読む文章 |
════════════════
カムバックサーモン!ことはじめ〜偕楽園緑地〜


JR札幌駅北口を出て、そのまま北七条通りを西に向かって5,6分歩いていくと、行き止まりのような少し変則的な交差点に出ます。そのまま左側から回り込むように歩いていくと、右手に深く掘り込んだような形の公園があります。この公園が「偕楽園緑地」です。公園の裏側には、「清華亭」と呼ばれる古い洋風建築物が見えます。この建物は、1880年(明治13)に明治天皇北海道行幸の休憩所として建設されました。*1

偕楽園緑地:2006/10/24)



偕楽園のはじまり】

  偕楽園は、1871年(明治4)に全国に先駆けて、日本最初の都市公園として整備されました。偕楽園という名前は、孟子の「民と偕(とも)に楽しむ」の一文からとって名づけられたと言われています。
  当時は北七条西7丁目を中心に、今の北海道大学の一部を含む広い公園でした。このあたりには湧泉があり、それを源流とするサクシュコトニ川が流れ、大小のきれいな池を作っていました。その川は、そのまま今の北海道大学構内を流れて、昭和初期までサケが遡上していたという記録が残っています。開拓使末期の1882年(明治15)には、敷地面積40万坪に達する広大な公園となり、栽培試験場、博物場、工業試験場、競馬場とともに、サケ・マスふ化場がありました。ここは、開拓途中である北海道農畜産業の進歩に、大きな影響を与える場所となりました。


偕楽園でのさけふ化事業】

 初めて人工ふ化が試行されたのは、1877年(明治10)でした。当時石狩でサケ缶詰の技術指導をしていた外国人技師トリート氏が、石狩でサケを採取して、卵を偕楽園に運びました。しかし、全ての卵が凍死してしまい、最初の試みは失敗に終わりました。
════════════════
空間の位置に関する項目 |
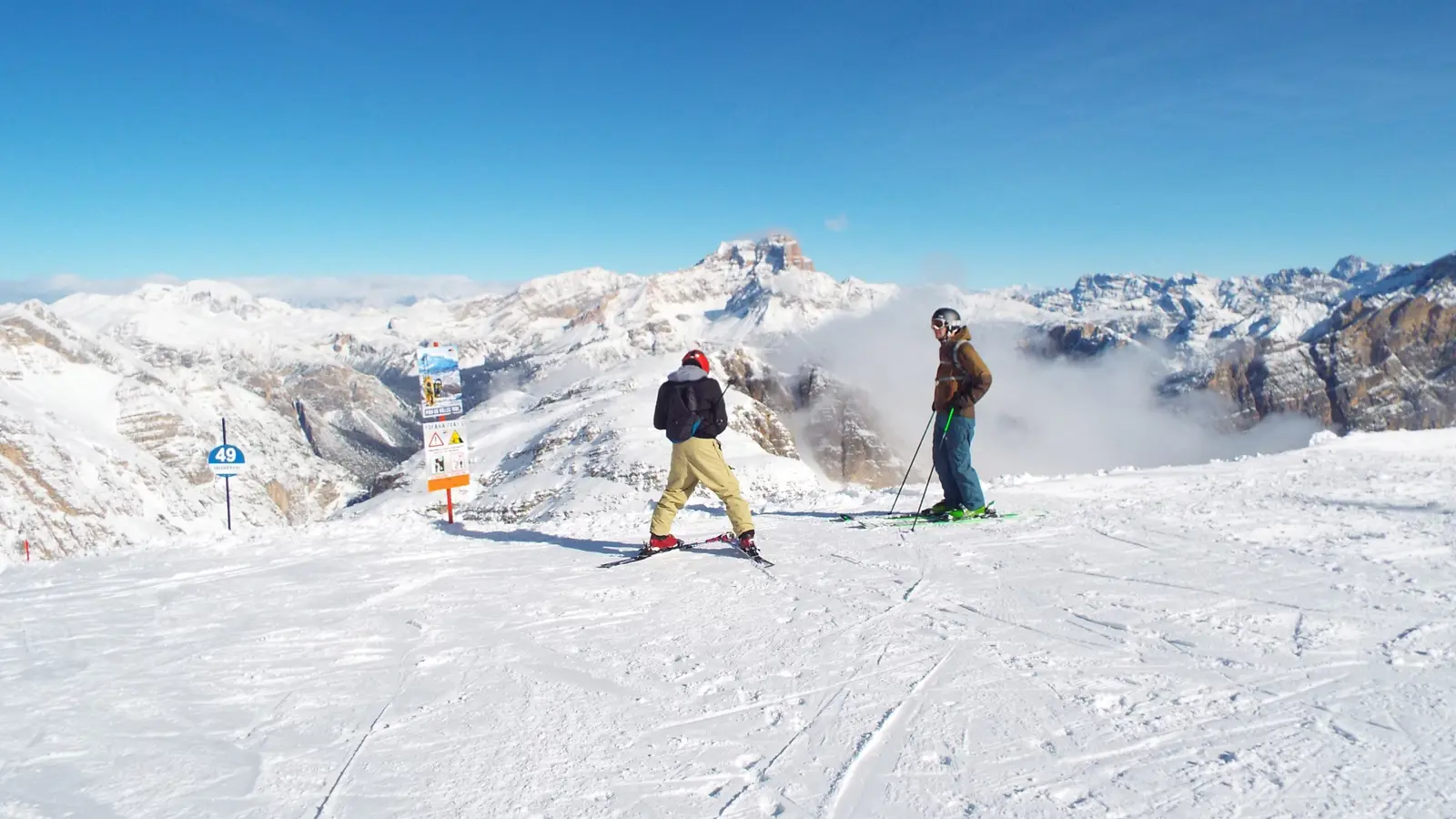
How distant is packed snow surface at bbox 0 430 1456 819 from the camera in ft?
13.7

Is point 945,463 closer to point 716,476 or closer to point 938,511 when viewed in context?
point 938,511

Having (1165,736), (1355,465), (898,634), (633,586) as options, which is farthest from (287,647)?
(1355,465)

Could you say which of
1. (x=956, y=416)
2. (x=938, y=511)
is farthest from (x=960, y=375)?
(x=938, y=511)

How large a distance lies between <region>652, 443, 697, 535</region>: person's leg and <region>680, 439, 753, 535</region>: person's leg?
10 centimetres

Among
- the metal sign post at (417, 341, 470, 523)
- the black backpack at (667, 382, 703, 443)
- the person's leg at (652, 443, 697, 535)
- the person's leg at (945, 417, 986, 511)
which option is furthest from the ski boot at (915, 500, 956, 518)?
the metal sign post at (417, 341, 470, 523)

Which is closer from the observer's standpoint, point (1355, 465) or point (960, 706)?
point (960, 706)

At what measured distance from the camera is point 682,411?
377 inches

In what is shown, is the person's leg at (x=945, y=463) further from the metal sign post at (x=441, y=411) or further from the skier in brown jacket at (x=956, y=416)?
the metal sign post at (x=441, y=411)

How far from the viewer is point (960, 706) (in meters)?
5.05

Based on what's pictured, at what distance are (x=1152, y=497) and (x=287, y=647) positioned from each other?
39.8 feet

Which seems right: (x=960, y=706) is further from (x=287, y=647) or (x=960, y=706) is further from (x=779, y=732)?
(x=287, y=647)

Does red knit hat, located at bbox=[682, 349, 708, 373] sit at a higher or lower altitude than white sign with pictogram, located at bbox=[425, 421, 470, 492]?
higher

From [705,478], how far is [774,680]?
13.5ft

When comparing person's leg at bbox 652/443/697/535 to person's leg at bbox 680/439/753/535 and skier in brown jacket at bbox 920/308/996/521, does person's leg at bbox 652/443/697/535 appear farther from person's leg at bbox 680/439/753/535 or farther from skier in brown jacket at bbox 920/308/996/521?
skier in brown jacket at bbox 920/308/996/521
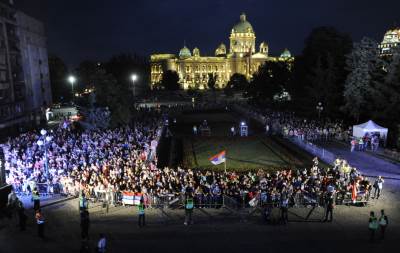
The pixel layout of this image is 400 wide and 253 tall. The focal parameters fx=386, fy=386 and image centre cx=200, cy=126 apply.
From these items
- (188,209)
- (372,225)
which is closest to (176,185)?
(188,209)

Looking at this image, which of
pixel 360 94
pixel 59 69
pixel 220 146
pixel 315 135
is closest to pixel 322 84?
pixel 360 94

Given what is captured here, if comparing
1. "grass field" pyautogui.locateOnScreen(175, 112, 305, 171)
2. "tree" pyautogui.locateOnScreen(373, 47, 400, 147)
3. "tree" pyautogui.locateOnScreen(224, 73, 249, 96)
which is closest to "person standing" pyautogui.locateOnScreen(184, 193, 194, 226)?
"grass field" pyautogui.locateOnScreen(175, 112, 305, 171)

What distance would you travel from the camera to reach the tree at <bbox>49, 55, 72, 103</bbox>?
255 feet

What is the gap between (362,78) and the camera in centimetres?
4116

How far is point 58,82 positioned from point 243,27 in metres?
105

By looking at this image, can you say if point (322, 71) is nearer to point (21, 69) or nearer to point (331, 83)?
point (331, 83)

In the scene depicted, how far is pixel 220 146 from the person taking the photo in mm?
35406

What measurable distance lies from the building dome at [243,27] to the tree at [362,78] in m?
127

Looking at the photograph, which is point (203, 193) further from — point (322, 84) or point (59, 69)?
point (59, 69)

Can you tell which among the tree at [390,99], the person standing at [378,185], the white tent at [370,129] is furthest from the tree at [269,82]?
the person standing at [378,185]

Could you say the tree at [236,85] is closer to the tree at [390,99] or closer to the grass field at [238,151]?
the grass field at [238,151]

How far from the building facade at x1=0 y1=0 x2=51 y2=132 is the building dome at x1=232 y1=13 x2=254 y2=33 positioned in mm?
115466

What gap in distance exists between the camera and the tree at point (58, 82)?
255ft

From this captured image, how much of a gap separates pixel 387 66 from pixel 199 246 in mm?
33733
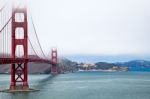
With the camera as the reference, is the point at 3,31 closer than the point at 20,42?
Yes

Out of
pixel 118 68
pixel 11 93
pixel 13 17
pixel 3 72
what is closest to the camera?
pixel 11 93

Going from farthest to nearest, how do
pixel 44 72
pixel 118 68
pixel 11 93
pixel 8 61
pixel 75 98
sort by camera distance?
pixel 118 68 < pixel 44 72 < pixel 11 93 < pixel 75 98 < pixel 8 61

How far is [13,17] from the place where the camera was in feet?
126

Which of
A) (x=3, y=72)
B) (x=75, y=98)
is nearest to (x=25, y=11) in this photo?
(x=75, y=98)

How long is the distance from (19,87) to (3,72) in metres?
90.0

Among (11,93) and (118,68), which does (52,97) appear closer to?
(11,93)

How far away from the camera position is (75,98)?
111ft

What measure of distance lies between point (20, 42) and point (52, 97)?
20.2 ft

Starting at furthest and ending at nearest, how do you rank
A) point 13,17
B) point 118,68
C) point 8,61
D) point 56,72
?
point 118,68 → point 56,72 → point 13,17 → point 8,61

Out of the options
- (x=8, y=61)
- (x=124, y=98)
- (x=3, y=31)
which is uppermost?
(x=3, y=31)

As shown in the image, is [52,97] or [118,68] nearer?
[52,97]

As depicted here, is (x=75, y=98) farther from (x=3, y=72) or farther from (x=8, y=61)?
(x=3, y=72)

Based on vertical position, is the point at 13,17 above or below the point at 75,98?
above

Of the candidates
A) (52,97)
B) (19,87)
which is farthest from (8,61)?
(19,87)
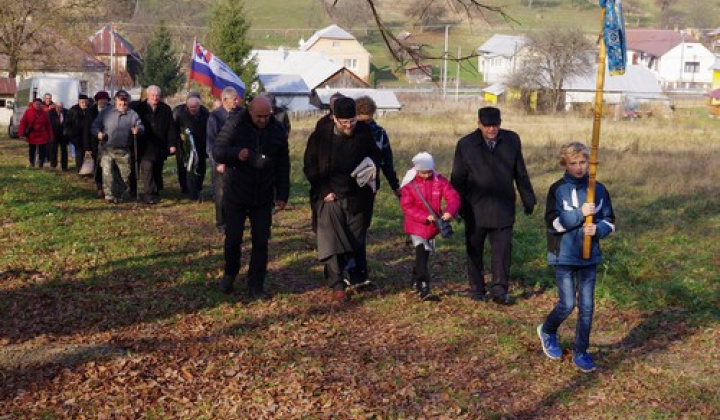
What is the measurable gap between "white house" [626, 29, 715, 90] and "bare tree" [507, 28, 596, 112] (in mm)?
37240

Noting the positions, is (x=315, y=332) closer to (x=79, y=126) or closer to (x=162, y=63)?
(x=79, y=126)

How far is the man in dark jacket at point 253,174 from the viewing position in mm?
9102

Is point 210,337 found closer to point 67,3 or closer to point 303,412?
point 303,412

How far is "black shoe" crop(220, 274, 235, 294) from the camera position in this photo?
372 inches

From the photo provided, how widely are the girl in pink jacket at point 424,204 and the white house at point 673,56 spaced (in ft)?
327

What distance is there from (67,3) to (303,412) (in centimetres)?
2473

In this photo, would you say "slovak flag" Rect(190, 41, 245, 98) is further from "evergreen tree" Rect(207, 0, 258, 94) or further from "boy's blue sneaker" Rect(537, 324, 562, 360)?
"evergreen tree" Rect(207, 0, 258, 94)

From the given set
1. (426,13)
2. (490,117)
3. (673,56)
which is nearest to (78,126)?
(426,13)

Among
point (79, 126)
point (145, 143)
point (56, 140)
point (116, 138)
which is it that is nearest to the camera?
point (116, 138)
════════════════
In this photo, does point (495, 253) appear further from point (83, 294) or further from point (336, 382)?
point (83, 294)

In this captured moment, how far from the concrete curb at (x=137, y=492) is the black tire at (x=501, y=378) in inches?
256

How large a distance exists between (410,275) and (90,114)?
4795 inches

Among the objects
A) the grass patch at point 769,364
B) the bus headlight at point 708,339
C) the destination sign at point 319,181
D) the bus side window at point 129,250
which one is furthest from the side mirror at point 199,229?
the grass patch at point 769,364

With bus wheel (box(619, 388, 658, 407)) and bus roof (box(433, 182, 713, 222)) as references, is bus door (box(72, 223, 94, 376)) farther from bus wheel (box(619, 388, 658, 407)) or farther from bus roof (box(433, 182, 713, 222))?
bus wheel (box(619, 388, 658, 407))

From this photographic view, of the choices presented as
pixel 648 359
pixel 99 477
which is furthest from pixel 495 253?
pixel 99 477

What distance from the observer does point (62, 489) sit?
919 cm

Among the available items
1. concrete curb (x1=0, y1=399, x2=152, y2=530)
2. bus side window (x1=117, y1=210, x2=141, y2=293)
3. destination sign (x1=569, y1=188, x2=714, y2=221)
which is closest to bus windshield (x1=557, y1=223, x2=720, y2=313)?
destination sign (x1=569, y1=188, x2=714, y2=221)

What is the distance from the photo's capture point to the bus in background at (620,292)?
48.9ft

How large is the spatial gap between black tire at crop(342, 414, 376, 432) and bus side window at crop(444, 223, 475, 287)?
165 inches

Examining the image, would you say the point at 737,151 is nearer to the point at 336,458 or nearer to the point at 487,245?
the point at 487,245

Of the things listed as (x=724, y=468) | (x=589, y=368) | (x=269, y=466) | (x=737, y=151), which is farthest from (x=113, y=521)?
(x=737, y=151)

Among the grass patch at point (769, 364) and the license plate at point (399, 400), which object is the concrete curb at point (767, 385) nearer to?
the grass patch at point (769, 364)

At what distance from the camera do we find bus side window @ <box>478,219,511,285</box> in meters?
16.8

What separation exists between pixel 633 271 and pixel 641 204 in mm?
════════════════
やること |
(A) 偕楽園緑地の文章では、1882年(明治15)の公園にどんな施設があったと書かれていますか。すべて挙げてください。
(B) 偕楽園緑地の文章を、最後の文のあとから書き進めてください。

課題ごとの答え |
(A) 栽培試験場、博物場、工業試験場、競馬場、サケ・マスふ化場

(B)
  翌年(1878年)には、ふ化場が二棟造られ、養魚池も作られました。この年は、豊平川で雌雄合わせて159匹のサケを捕獲し、60,000粒の卵を採取して発眼卵29,000粒を東京の試験場に、残りは偕楽園でふ化しました。翌年(1879年)には、稚魚94尾に白金線や銅線の標識を付けて、豊平川に放流しています。
  この年には、ふ化場の増設や養魚池、川の整備を行い、ふ化器も最新式のものを導入しています。ふ化器を6段に重ねて、水車の動力で持ち上げた水を降り注ぐというシステムでした。

(当時のふ化場:札幌市豊平川サケ科学館パネルより)


偕楽園でのふ化事業が失敗したわけ】

 ところが、偕楽園のサケふ化場は、4年で閉鎖に追い込まれることとなりました。なぜでしょうか。それは、技術の未熟さと当時のサケの捕獲量にあります。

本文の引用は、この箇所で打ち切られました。